Living in a Good Neighborhood Can Improve Your Heart Health.
As far as your cardiovascular health is concerned, there is really no place like home. While some people may think that this is all in the mind, there is a great possibility that a good neighborhood can do wonders for your heart.
Some Useful Statistics
Heart disease affects people of all ages and backgrounds, and is now considered to be the leading cause of deaths in the US. According to the data collected by the Centers for Disease Control and Prevention (CDC), more than 700,000 Americans suffer from heart attack while 600,000 people die of heart disease in the US each and every year. If you do the math, that’s basically one in every four deaths. ?
In addition, coronary heart disease alone costs the nation $108.9 billion in health care services, medications, and lost productivity per year.
Your Heart and Your Neighborhood: The Hidden Link
According to the results of a study conducted by a team of expert researchers in the University of Michigan, the positive attributes of a community can have a significant effect on the people living in the neighborhood. In fact, it can reduce the risk of heart attack by as much as 70%.
For the study, the researchers monitored the cardiovascular health of more than 5,000 respondents who participated in University of Michigan’s Institute for Social Research Health and Retirement Study. All of the participants were not more than 50 years old and do not have a history of any heart problems. Majority (62%) of the participants were married women.
The participants were then asked to rate their neighborhood using a seven-point scale. They were asked if their neighbors were friendly and trustworthy, and if they felt like a part of the neighborhood. They were also asked if they believe they have neighbors who would help them in times of difficulty.

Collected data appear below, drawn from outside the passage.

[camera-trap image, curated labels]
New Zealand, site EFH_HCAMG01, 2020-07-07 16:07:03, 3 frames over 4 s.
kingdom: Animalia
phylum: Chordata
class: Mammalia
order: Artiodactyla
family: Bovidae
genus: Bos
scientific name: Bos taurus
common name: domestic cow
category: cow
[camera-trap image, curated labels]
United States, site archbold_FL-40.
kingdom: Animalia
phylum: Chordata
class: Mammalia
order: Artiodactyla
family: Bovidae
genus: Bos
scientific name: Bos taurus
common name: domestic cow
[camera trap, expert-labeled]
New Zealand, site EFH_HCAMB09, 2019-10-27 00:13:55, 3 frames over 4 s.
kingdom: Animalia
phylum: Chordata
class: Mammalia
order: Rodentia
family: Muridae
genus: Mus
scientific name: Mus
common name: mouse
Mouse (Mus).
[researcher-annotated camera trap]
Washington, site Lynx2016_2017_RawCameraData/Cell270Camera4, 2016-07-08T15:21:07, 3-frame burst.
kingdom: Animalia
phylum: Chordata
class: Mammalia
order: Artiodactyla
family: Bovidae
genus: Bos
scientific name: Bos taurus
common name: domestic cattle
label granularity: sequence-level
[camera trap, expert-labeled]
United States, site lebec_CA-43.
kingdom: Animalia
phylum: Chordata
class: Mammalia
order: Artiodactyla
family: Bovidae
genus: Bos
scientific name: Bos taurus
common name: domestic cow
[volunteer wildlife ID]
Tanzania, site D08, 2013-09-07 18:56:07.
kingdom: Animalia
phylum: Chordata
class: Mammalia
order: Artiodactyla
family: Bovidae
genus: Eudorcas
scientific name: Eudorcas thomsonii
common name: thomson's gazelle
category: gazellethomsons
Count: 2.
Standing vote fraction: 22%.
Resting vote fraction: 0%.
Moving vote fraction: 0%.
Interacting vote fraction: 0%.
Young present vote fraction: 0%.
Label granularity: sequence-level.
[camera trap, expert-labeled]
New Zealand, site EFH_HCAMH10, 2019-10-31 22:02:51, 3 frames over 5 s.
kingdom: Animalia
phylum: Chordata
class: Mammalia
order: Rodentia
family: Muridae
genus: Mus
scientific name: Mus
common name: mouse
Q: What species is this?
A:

Over the course of the four year study, 148 people died as a result of heart attack. When the researchers finally analyzed their data, they observed that each increase in neighborhood social cohesion corresponded with a 17% reduction in the risk of heart attack. This relationship remained constant even after adjusting for other factors such as age, gender, race, social integration and other health issues.
Based on the data collected, the researchers concluded that social cohesion or the perceived degree of connectedness between neighbors fosters a strong sense of trust and security, and significantly reduces the incidence of heart attacks in the community.